Trend, Seasonality and Sharp Changes

There is a very clear upward trend in the data, several sharp changes, and the mean is in no way constant over time. All of these are red flags that the data is not stationary. I do not believe from looking at the data that seasonality is an issue since there is no consistent change that occurs periodically. The issue of the trend can and will be addressed via differencing, and similarly seasonality can be addressed in this way but we need not do that here. The sharp changes do make a difference in terms of the variance, which we will attempt to make constant via power transformations such as through the Box-Cox transformation.

Transforming

With the end goal of forecasting, the first step after looking at the data is to transform it to make it stationary, i.e. make it so the future behaves as the past. In order to determine the best way to do that, we should look at the ACF (auto-covariance) and PACF (partial auto-covariance) plots, which depict how data are affected by the observations that precede them. This will also give us an idea of the model for the data.
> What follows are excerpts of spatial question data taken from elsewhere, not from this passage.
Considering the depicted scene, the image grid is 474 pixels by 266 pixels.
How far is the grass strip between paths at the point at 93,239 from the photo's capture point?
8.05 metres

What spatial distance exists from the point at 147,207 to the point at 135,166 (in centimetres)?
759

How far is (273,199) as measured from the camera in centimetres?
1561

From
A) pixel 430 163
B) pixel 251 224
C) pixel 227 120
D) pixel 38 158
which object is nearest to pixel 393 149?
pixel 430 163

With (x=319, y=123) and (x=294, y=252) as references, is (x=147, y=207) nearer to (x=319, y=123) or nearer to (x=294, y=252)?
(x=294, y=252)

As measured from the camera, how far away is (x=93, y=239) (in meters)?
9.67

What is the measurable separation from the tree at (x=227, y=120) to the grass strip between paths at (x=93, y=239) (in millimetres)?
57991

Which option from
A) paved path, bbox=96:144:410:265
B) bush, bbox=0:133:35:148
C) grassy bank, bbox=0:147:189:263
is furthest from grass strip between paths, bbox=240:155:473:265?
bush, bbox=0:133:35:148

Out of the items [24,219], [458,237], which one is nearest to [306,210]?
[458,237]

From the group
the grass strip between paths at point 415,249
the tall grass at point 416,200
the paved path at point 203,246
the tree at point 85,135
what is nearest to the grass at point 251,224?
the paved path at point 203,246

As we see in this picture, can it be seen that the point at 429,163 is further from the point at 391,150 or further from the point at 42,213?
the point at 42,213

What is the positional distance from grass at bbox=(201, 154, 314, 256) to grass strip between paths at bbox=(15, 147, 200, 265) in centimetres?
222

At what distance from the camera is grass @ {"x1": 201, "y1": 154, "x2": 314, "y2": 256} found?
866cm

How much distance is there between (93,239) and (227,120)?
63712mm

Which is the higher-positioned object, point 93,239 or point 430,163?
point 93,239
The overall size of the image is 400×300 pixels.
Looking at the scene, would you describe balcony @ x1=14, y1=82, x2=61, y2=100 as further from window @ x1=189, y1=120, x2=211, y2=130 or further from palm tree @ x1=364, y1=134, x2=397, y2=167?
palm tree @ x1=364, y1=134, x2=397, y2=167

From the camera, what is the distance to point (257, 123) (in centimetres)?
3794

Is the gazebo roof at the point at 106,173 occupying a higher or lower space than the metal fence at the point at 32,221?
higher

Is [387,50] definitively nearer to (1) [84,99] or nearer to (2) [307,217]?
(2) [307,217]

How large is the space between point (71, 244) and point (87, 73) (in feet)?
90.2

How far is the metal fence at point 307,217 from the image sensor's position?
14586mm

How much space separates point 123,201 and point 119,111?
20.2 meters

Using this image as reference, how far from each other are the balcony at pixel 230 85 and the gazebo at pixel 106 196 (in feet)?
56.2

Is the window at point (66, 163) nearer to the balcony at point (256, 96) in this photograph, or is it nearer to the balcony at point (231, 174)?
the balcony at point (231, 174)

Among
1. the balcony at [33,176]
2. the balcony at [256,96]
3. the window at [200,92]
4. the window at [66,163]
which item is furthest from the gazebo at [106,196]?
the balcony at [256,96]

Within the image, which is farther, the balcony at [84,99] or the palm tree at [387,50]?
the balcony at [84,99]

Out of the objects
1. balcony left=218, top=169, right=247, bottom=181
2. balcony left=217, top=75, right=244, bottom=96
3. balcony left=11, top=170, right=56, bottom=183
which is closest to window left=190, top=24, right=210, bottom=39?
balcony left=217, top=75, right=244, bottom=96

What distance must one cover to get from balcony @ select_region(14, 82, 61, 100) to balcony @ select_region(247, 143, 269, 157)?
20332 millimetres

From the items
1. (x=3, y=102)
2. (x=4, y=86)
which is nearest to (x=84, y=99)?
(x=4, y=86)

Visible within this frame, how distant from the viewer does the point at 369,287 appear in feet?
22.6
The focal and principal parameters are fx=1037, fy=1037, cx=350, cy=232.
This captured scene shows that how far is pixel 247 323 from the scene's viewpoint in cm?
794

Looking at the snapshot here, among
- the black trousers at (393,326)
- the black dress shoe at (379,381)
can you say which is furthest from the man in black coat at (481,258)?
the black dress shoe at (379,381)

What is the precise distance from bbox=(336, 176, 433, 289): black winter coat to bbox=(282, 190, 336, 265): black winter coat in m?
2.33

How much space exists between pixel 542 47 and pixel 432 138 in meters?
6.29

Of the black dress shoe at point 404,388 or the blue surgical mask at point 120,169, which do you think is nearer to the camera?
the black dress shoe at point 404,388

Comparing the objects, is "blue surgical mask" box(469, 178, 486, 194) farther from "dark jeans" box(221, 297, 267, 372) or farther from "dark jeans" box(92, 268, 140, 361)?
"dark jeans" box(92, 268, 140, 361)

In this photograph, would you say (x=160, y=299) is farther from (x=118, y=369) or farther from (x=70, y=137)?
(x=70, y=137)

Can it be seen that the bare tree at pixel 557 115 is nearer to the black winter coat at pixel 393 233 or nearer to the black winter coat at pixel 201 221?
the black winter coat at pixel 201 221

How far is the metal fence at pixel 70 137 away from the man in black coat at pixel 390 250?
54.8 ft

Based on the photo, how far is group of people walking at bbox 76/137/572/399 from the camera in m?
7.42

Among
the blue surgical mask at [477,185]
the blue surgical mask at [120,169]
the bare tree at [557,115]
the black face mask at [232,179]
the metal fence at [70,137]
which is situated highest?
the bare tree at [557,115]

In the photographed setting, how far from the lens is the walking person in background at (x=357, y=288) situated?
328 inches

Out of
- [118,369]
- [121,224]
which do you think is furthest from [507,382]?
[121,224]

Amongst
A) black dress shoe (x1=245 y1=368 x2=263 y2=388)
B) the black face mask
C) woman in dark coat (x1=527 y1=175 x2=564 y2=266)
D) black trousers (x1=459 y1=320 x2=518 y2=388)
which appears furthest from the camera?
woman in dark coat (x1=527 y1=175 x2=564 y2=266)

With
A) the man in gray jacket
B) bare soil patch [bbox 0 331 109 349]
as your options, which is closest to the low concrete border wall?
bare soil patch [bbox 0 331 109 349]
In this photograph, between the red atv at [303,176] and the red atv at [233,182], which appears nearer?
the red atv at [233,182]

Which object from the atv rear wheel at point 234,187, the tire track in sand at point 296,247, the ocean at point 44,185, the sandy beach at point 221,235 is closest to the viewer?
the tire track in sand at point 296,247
The autocorrelation of data, represented by the function \(\gamma_X\) for some data \(X\), is the correlation in the data between two different points in time. One of the conditions for stationarity of a dataset is for the autocorrelation between two points in time \(t_1\) and \(t_2\) to be equal to the autocorrelation of the difference between \(t_1\) and \(t_2\). The partial autocorrelation is the original ACF, controlling for the values of the time series at all shorter lags. Properties of these plots help us determine the order of the AR and MA components of our ARMA model.

AR (auto-regressive) models depend on their past values, an error term, and sometimes a constant. MA (moving average) models depend linearly on the current and past values of white noise error terms (which is random). The combination of them, together with differencing, consitute the ARIMA model.

# library(forecast) is loaded
ggtsdisplay(open)

The ACF of the data decays gradually, whereas the PACF cuts off abruptly. The gradual decay of the ACF tells us that we should difference the data, which would also address the issue of the upward trend.

Box-Cox Transformation

We would like to begin by using the Box-Cox power transformation, which is a method that helps to Normalize data. This method finds a value \(\lambda\) which maximizes the log-likelihood and then the data is raised to the power of \(\lambda\). The higher the likelihood, the better (more likely) the model parameter. Power transformations such as the Box-Cox help to stabilize the variance which is imperative for Box-Jenkins modeling.

par(mfrow = c(1, 1))
# library(MASS) is loaded
bcTransform <- boxcox(open ~ as.numeric(1:length(open)))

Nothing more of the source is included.